Text provided

Jesus says that He has come to bear witness to the truth, but Pilate asks, “What is truth?” and does not wait for the answer.  For the Romans, truth was a simple concept, does the claim correspond to reality?  Jesus’ claim of kingship clearly did not correspond to reality as Pilate understood it.  Jesus though bears witness to a bigger reality that Pilate cannot grasp.  Last week I said our imaginations need to be bigger.  That we need to have dreams of not just salvation and escape, but of resurrection involving all of creation.  The problem with Pilate and his view of truth is that it is not big enough.  There is more to heaven and earth that can be dreamt of in his philosophy.  There is the reality that the book of Revelation describes that shows that the raging and rantings of the empires of this present world are still subject to a larger heavenly reality.  It is this truth that Nineveh was able to recognize that a bigger world existed outside of them and that God would hold them to account.  It this truth that Jesus bears witness to when he announces the coming of the kingdom of God. 

Jesus explains to Pilate that His kingdom is not of the world.  Again like Jesus’ confrontation with the Pharisees over whether or not it was lawful to pay taxes to Rome, we have often taken this to mean that the world is divided.  Caesar has his realm and Jesus has His realm.  However, I think Jesus is making a different point - Jesus says my kingdom is not like your kingdom.  Jesus is making the claim not that His kingship is entirely different than the kingship as Pilate conceives it because right before making this claim Jesus says, “If my kingship were of this world,  my servants would fight that I would I would not be handed over to the Jews.”  Jesus instead is presented a kingdom with a different ethic.  A kingship that renounces violence.  

Again this is what Nineveh grasps that Pilate does not.  When Nineveh repents the people of Nineveh turn away from violence.  The kingdom of God is not of this world and presents a vision of an entirely different ethic.  The kingdom of God is for those who are poor of spirit, who mourn, who are hungry, who are meek, who are pure in heart, who seek peace.  The kingdom that loves their enemies.  The kingdom of God is that does not seek to conquer or exploit but one that seeks to serve.  The kingdom of God is not a nicer version of empire but one that is radically different.  

Again we as the church need to embrace this ethic and not seek to replace the current structures of Empire using the same thinking and same tactics.  We need to present a different picture entirely.  Our imaginations need to be bigger than that.  We need to do what Jonah did and what Jesus did and proclaim that another world is possible.  We need to present an ethic that shatters the idea that the only way to live is by self service and accumulation and exploitation and oppression and violence.  We need to present a world that breaks the current cycle and gives hope to the hopeless.  I will even go one further and say that we need to proclaim that another world is not only possible but inevitable.  

Now let me pause and say that I do not think this is something that can be fully realized in this reality.  Until Christ comes the church cannot achieve this as permanent reality.  However, I do think the church is called to bear witness to this reality.  In this world the church must present this vision and expect persecution and suffering.  That is why Jesus in the sermon on the mount tells those that are peacemakers and meek and mourn are blessed but also says that those that are persecuted and reviled are also blessed.  I want to close by giving two modern examples of when bearing witness to this alternate vision has occurred.

Jobs
• a. In the sermon, what do the people of Nineveh turn away from when they repent?
• b. Proceed with the sermon, picking up right after its final sentence.

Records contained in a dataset

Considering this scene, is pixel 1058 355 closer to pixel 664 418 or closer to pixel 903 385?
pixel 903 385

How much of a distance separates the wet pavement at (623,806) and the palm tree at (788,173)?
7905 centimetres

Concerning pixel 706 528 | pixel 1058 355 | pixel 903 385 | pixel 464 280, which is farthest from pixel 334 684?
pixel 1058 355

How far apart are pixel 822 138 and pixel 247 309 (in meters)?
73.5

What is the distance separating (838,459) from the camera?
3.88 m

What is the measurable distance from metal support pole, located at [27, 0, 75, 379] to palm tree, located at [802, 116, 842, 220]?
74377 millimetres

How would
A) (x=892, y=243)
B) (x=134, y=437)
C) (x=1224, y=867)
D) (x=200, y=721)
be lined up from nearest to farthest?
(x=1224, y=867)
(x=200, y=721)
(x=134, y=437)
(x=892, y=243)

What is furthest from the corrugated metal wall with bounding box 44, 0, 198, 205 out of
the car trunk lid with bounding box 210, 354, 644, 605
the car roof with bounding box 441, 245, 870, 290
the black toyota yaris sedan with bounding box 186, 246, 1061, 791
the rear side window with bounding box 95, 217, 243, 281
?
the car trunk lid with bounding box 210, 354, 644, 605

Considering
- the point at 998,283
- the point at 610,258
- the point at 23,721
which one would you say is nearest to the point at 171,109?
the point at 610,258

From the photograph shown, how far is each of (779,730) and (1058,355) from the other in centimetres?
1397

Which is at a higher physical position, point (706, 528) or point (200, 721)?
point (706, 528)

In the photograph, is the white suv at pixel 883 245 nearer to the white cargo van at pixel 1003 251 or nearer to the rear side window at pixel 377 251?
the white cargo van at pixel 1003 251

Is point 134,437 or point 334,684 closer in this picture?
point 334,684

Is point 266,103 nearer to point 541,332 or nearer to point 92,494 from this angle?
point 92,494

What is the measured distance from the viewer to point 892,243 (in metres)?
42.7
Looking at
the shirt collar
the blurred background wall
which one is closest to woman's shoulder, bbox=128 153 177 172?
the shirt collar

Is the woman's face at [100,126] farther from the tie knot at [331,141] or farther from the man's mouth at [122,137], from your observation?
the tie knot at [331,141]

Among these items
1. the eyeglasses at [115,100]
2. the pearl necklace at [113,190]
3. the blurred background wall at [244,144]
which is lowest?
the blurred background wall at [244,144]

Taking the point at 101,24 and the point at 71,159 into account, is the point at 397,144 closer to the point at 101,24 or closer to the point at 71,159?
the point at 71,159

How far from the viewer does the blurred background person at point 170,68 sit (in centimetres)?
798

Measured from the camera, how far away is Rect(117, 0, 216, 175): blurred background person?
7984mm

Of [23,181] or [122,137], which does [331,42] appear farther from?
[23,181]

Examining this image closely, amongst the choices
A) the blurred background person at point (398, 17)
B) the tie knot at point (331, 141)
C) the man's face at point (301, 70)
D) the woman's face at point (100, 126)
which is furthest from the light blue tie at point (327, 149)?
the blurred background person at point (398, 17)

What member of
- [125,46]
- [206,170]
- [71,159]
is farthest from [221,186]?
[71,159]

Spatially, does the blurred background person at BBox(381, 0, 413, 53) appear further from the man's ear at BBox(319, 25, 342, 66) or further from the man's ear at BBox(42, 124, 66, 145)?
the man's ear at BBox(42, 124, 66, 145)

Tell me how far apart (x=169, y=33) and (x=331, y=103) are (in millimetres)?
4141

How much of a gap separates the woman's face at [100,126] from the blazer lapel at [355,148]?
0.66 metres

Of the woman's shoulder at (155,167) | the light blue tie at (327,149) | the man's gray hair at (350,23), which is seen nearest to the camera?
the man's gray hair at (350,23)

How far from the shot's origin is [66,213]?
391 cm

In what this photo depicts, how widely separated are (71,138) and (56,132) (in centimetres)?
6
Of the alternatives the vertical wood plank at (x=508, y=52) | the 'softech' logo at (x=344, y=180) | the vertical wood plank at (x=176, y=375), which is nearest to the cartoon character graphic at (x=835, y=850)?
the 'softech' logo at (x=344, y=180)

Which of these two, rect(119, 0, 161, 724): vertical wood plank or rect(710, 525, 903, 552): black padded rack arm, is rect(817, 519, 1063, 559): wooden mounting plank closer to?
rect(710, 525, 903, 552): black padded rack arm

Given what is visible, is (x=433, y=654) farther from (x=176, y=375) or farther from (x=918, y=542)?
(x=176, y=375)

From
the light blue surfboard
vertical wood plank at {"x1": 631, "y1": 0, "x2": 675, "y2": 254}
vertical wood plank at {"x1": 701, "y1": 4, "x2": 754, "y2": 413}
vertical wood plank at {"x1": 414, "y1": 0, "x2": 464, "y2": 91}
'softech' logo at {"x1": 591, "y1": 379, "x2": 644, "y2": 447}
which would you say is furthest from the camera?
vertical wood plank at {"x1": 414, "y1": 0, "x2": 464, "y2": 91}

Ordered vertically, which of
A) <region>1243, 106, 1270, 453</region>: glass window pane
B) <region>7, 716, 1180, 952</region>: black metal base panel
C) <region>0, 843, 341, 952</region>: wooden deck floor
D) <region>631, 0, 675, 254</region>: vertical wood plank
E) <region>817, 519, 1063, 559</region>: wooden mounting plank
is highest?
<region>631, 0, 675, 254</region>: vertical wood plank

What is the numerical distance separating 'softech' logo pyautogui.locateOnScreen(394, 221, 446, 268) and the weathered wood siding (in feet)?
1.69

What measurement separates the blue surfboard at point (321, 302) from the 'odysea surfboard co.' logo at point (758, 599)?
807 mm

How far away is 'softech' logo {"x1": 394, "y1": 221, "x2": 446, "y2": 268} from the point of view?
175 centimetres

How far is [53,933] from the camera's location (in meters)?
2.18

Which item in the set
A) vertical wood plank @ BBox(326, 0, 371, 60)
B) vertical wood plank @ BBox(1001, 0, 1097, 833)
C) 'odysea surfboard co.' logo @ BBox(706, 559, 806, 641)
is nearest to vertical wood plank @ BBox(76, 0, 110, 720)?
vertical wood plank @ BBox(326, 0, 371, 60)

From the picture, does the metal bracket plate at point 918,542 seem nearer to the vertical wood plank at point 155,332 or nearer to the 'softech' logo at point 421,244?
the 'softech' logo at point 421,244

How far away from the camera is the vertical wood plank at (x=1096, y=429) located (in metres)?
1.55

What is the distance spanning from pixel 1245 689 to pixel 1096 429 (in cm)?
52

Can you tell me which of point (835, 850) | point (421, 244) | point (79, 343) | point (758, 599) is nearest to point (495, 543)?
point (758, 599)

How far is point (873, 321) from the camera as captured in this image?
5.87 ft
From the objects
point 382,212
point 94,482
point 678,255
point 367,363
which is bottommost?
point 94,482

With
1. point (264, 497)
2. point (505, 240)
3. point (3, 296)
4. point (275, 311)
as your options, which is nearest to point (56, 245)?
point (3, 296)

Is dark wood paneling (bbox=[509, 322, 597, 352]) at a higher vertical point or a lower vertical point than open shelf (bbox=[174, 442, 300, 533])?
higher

Answers for the exercise
• a. They turn away from violence.

• b.
The first occurred shortly after the start of WWI.  Germany had invaded neutral Belgium on its way to conquer France.  A combined French and British army had repulsed the Germans outside of Paris and as the Germans dug in a continuous line of fortified trenches formed from the North Sea to the Swiss alps. Between the two armies was a small stretch of earth called “no man’s land.”  

However, a funny thing happened on Christmas Eve in Ypres, Belgium site of some of the most viscous fighting between the Germans and the British.  The Germans began lighting candles and setting up Christmas trees in their trench.  They began singing carols and the British responded by also singing carols.  Pretty soon the artillery fell silent and men began arising from their trenches and exchanging gifts of food, alcohol, and tobacco in “no man’s land.”  The two sides even played soccer with each other.  It is estimated that 100,000 soldiers participated in the Christmas truce.  

What had happened?  The soldiers had glimpsed another, bigger world that made what they were doing seem unimportant and inconsequential.  For a few days the kingdom of God had broken in and there was love of the enemy and as a result peace.  For a few days there was at least some proof that life could be different.  

The second occurred after the fall of apartheid.  Apartheid was a system a system of racial segregation imposed on black inhabitants of South Africa from 1945 to 1994.  Over 3.5 million non-white South Africans were removed from their homes under threat of force and moved to segregated neighborhoods.  As time went on, the plight of non-white South Africans actually worsened.  In 1970, the right of political representation was taken away and they were actually deprived of citizenship.  Public services were also segregated into two systems and predictably the non-white services were inferior to the white services.  The state enforced this system by becoming more militarized and using violence and repression to answer any hint of unrest.

Eventually, under pressure from the international community and the realization that the apartheid system was unsustainable, non-whites were again allowed to participate in the political process, pro-black parties were no longer banned, freedom of the press was restored and anti-apartheid leader Nelson Mandela was released from prison.  In 1994 the first truly democratic election was held with Nelson Mandela elected as president.

However, as great an accomplishment as this was, what happened afterwards was absolutely unbelievable.  The new black South African leaders knew that something radical must be done to transition to a full and free democracy and promote unity within the country.  The new government knew that there had to be justice for the victims of apartheid.  At the same time a victor’s justice based on retribution would only lead to more division and violence.   As an alternative, the South African government created a system of courts that focused on restorative justice called the Truth and Reconciliation Commission.

The Truth and Reconciliation Commission brought perpetrators of violence before the court to and allowed them to give testimony.  Victims of oppression were also encouraged to tell their story so their voice would be heard.   Remarkably upon confession, the defendants could also request amnesty and the commission was empowered to grant it.  

The ideology of the Truth an Reconciliation Commission was based on Christian concepts and churches played a key role in the commissions.  It was important for the architects of the commissions to break the cycle of violence.  They were able to imagine a bigger reality outside of the one that they had known and demonstrate to the world that a different world was possible.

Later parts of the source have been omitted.